SUPPLIED TEXT ::

AMY GOODMAN: But for people who don’t know what Skull and Bones is, what you are referring to.
KEVIN PHILLIPS: It’s a Yale secret society. Yale has other secret societies. Another one was called "Book and Snake." So, they came up with these names. But these people took secrecy incredibly seriously. Books that have been written about Skull and Bones–they’ve got a vault at Yale. Nobody is supposed to be able to get in there. You can’t even tell your wife about Skull and Bones. Avril Harriman, his wife received a letter that was in hieroglyphics, and she didn’t know what to make of this and Avril Harriman said, "Well, that’s Skull and Bones, and I have to tell you about that, and he said, no, I can’t tell you about that." If you want to know why they deal in secrecy, (a) you have Skull and Bones, and (b) so many of them were in the intelligence services and that whole side of Washington and New York.

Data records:
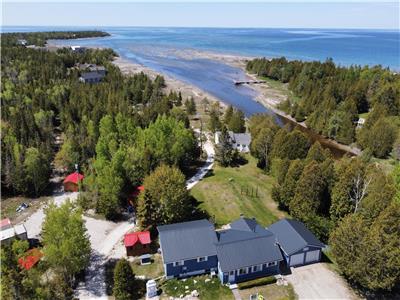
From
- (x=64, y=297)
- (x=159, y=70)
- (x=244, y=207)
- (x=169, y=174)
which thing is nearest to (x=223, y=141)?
(x=244, y=207)

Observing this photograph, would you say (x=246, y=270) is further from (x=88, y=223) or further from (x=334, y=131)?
(x=334, y=131)

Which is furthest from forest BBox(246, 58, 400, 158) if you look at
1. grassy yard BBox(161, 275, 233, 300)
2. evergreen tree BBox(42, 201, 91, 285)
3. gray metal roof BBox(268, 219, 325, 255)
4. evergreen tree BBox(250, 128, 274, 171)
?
evergreen tree BBox(42, 201, 91, 285)

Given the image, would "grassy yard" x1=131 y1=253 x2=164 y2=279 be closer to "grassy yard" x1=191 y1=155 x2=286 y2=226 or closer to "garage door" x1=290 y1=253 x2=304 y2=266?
"grassy yard" x1=191 y1=155 x2=286 y2=226

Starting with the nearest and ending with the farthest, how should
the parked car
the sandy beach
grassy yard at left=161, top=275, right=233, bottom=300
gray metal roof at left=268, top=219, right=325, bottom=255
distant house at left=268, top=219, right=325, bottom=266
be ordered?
grassy yard at left=161, top=275, right=233, bottom=300 → distant house at left=268, top=219, right=325, bottom=266 → gray metal roof at left=268, top=219, right=325, bottom=255 → the parked car → the sandy beach

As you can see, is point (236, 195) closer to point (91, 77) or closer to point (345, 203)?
point (345, 203)

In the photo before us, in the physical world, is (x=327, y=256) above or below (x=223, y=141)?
below

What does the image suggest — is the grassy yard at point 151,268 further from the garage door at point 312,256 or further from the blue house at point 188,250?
the garage door at point 312,256

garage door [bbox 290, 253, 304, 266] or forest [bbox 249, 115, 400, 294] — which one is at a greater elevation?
forest [bbox 249, 115, 400, 294]
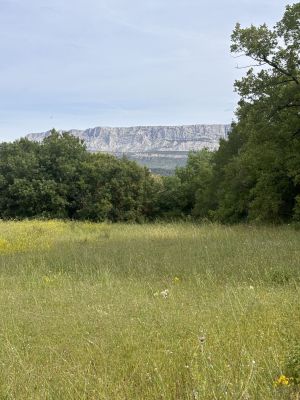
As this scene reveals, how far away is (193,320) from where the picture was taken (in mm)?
4938

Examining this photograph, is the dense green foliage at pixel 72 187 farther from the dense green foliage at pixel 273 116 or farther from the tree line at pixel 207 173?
the dense green foliage at pixel 273 116

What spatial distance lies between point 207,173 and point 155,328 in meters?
38.1

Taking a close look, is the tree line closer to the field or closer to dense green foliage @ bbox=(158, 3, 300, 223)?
dense green foliage @ bbox=(158, 3, 300, 223)

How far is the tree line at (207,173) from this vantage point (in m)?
19.1

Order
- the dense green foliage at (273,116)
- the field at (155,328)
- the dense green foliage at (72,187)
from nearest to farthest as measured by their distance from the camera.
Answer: the field at (155,328) → the dense green foliage at (273,116) → the dense green foliage at (72,187)

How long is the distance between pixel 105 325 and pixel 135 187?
130 ft

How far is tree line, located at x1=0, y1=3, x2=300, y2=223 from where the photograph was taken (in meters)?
19.1

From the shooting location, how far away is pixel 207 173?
42281 millimetres

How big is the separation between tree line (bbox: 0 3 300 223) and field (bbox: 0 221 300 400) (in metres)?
11.1

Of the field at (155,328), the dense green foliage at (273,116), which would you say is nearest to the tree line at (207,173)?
the dense green foliage at (273,116)

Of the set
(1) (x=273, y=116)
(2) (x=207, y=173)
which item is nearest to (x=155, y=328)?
(1) (x=273, y=116)

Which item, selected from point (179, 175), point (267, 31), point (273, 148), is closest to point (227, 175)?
point (273, 148)

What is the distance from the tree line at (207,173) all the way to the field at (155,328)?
1105 cm

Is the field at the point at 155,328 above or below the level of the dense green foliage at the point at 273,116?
below
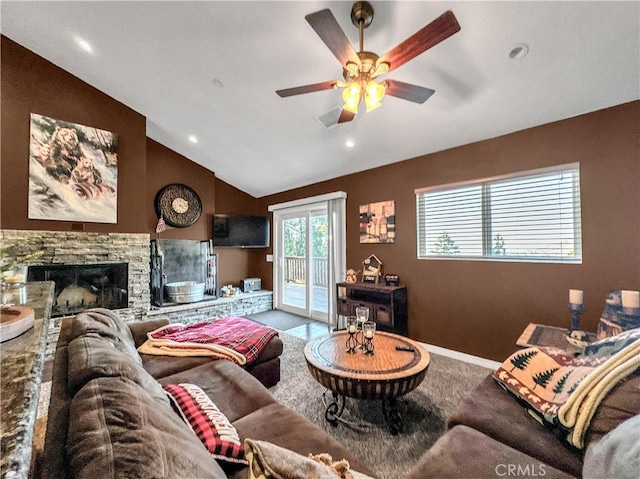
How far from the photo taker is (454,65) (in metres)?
2.14

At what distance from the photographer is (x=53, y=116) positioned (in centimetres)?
321

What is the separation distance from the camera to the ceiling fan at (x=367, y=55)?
Result: 140 centimetres

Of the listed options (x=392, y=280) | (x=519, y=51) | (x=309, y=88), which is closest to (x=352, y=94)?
(x=309, y=88)

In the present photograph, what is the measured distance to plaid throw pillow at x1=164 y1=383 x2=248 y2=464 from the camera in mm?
1000

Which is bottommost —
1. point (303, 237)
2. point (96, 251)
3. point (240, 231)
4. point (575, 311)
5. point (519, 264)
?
point (575, 311)

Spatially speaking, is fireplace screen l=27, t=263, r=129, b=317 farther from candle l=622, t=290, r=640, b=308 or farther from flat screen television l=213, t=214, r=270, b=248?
candle l=622, t=290, r=640, b=308

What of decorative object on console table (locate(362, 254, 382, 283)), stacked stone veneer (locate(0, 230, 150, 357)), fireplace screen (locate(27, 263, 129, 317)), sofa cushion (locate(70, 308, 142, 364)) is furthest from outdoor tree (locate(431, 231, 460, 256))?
fireplace screen (locate(27, 263, 129, 317))

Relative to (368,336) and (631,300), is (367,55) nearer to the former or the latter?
(368,336)

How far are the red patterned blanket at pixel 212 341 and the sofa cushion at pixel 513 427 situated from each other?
58.9 inches

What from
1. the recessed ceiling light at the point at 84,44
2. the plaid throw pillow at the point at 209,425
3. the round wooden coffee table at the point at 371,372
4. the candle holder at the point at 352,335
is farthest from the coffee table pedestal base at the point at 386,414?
the recessed ceiling light at the point at 84,44

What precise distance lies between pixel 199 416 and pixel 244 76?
2.81 metres

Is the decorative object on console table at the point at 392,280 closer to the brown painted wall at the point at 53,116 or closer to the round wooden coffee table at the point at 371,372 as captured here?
the round wooden coffee table at the point at 371,372

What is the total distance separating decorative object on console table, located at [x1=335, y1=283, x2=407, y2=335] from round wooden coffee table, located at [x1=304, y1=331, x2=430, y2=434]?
1.17m

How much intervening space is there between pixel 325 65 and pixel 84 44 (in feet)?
8.51
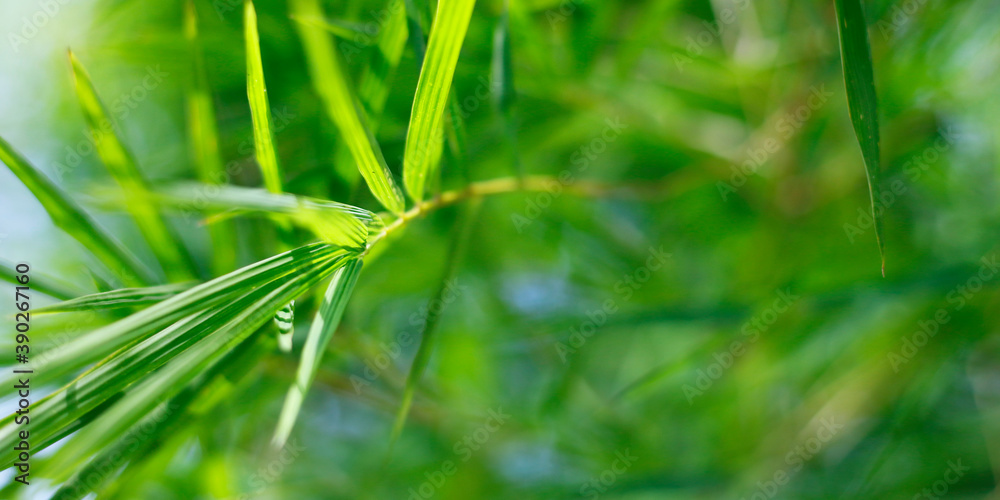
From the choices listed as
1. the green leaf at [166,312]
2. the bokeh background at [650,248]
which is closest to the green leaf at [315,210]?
the green leaf at [166,312]

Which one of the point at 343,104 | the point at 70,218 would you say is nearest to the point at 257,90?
the point at 343,104

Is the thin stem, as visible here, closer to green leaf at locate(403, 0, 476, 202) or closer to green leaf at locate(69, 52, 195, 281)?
green leaf at locate(403, 0, 476, 202)

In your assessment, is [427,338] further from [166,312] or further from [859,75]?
[859,75]

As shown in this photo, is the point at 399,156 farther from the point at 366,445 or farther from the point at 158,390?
the point at 366,445

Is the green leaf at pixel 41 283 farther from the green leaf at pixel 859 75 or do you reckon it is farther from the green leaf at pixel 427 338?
the green leaf at pixel 859 75

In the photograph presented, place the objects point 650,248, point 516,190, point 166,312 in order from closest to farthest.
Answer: point 166,312, point 516,190, point 650,248
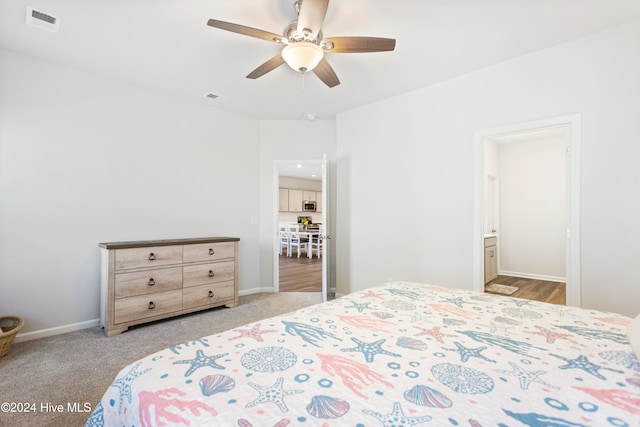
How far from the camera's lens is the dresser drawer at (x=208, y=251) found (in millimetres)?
3342

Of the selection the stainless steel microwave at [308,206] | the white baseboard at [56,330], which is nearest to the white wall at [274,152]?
the white baseboard at [56,330]

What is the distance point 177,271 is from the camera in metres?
3.25

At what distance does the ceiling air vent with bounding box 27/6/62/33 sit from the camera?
7.06 feet

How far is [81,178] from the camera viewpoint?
9.99 ft

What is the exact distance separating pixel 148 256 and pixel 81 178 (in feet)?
3.46

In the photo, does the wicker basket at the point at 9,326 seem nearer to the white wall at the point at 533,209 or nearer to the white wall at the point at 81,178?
the white wall at the point at 81,178

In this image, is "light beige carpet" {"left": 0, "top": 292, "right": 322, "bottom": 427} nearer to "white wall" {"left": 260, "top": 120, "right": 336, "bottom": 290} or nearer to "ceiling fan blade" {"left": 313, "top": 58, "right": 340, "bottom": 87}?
"white wall" {"left": 260, "top": 120, "right": 336, "bottom": 290}

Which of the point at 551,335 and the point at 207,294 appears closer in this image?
the point at 551,335

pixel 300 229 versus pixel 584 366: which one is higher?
pixel 300 229

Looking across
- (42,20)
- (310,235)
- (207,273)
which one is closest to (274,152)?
(207,273)

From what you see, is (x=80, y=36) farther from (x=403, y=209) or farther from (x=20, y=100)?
(x=403, y=209)

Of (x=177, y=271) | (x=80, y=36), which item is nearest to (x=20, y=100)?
(x=80, y=36)

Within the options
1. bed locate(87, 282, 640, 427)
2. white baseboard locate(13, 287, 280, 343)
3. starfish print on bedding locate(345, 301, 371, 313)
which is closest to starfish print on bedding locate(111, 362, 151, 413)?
bed locate(87, 282, 640, 427)

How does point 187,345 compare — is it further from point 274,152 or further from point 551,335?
point 274,152
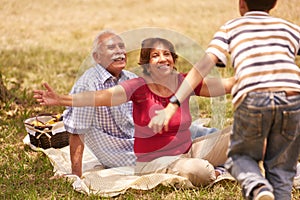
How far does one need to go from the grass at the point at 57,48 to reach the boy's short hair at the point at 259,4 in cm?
140

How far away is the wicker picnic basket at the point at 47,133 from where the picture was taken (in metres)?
4.80

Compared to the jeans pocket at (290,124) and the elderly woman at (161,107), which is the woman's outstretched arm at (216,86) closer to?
the elderly woman at (161,107)

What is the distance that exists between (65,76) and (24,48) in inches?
94.8

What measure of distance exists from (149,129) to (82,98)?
0.63 m

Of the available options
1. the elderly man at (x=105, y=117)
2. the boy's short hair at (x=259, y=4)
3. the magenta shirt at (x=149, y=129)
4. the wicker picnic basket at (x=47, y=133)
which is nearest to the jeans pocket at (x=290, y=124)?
the boy's short hair at (x=259, y=4)

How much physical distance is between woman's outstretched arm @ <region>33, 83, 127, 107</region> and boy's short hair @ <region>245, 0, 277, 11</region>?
1288 millimetres

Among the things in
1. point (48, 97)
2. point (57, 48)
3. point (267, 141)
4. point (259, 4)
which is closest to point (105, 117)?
point (48, 97)

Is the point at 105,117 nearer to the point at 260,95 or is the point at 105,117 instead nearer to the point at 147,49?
the point at 147,49

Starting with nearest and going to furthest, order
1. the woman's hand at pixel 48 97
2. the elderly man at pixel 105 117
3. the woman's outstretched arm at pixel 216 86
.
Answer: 1. the woman's hand at pixel 48 97
2. the woman's outstretched arm at pixel 216 86
3. the elderly man at pixel 105 117

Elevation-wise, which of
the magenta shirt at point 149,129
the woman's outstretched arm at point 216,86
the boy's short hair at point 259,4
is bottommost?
the magenta shirt at point 149,129

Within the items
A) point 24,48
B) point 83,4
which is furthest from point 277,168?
point 83,4

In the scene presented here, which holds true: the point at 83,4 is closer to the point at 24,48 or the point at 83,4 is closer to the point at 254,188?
the point at 24,48

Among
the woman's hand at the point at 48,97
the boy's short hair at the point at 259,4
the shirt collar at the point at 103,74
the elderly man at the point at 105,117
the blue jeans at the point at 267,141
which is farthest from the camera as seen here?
the shirt collar at the point at 103,74

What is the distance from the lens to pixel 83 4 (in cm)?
1567
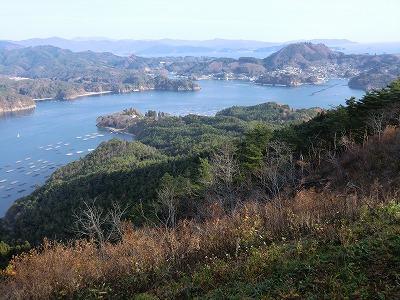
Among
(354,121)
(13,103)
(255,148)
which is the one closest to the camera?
(354,121)

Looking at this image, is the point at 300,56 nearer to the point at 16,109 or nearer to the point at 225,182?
the point at 16,109

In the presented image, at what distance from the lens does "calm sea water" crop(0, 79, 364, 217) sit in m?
45.0

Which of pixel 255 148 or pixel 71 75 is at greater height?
pixel 71 75

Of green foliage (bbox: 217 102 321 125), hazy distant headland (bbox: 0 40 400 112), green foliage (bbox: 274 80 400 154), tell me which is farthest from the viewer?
hazy distant headland (bbox: 0 40 400 112)

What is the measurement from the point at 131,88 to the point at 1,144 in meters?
60.3

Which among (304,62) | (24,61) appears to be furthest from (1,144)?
(24,61)

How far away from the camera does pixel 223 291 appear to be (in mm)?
3398

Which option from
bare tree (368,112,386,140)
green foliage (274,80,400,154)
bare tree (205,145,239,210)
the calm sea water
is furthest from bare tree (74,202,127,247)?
the calm sea water

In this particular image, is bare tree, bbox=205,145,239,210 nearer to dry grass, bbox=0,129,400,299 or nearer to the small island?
dry grass, bbox=0,129,400,299

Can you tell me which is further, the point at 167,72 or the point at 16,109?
the point at 167,72

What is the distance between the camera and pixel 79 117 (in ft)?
244

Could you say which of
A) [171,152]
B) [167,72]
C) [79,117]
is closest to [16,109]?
[79,117]

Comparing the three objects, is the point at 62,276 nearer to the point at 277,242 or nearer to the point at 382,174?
the point at 277,242

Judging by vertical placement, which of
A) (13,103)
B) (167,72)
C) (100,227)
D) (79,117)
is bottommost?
(79,117)
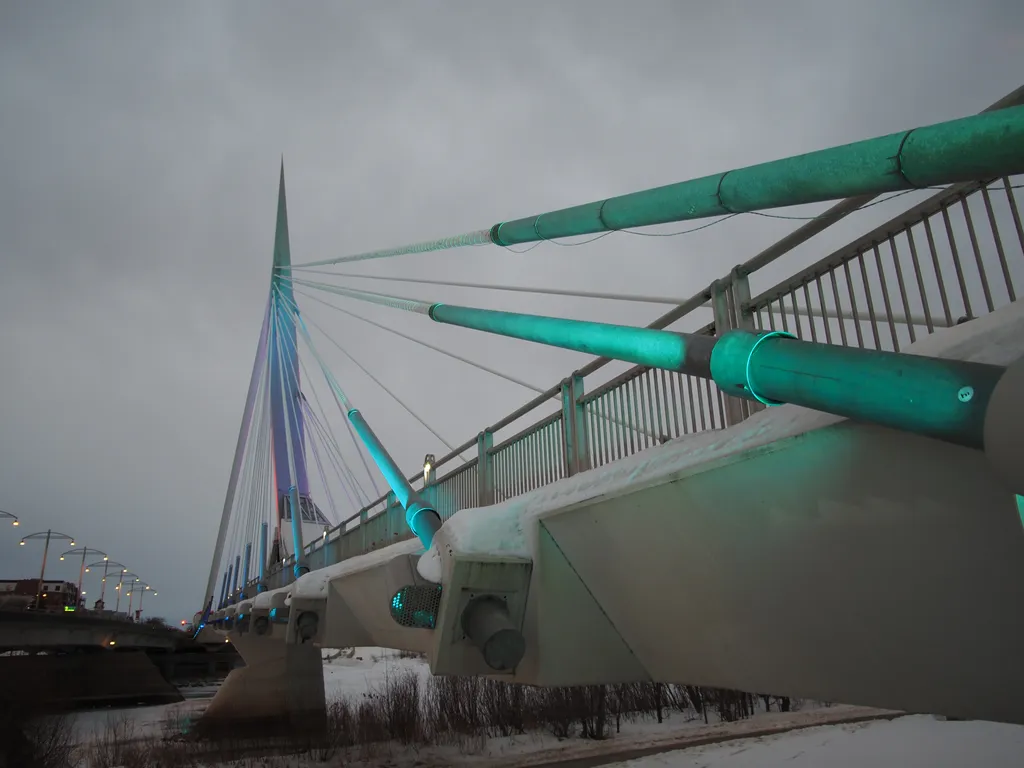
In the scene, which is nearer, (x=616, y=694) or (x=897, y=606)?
(x=897, y=606)

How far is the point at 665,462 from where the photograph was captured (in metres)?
5.37

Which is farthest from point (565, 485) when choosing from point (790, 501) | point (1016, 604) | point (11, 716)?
point (11, 716)

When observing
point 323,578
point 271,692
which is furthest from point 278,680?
point 323,578

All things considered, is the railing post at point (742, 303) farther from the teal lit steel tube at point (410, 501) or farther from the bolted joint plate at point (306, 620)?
the bolted joint plate at point (306, 620)

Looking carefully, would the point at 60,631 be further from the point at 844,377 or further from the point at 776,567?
the point at 844,377

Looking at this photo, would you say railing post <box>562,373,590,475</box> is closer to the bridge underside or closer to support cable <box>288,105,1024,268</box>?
the bridge underside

PROBLEMS TO WORK ON ::
1) Which other Yale secret society does the interview excerpt name besides Skull and Bones?
2) Echo the interview excerpt word for word, starting with "KEVIN PHILLIPS: It’s" and going on through "and New York.".
The data records play no part here.

SOLUTIONS PER TASK ::
1) "Book and Snake."

2)
KEVIN PHILLIPS: It’s a Yale secret society. Yale has other secret societies. Another one was called "Book and Snake." So, they came up with these names. But these people took secrecy incredibly seriously. Books that have been written about Skull and Bones–they’ve got a vault at Yale. Nobody is supposed to be able to get in there. You can’t even tell your wife about Skull and Bones. Avril Harriman, his wife received a letter that was in hieroglyphics, and she didn’t know what to make of this and Avril Harriman said, "Well, that’s Skull and Bones, and I have to tell you about that, and he said, no, I can’t tell you about that." If you want to know why they deal in secrecy, (a) you have Skull and Bones, and (b) so many of them were in the intelligence services and that whole side of Washington and New York.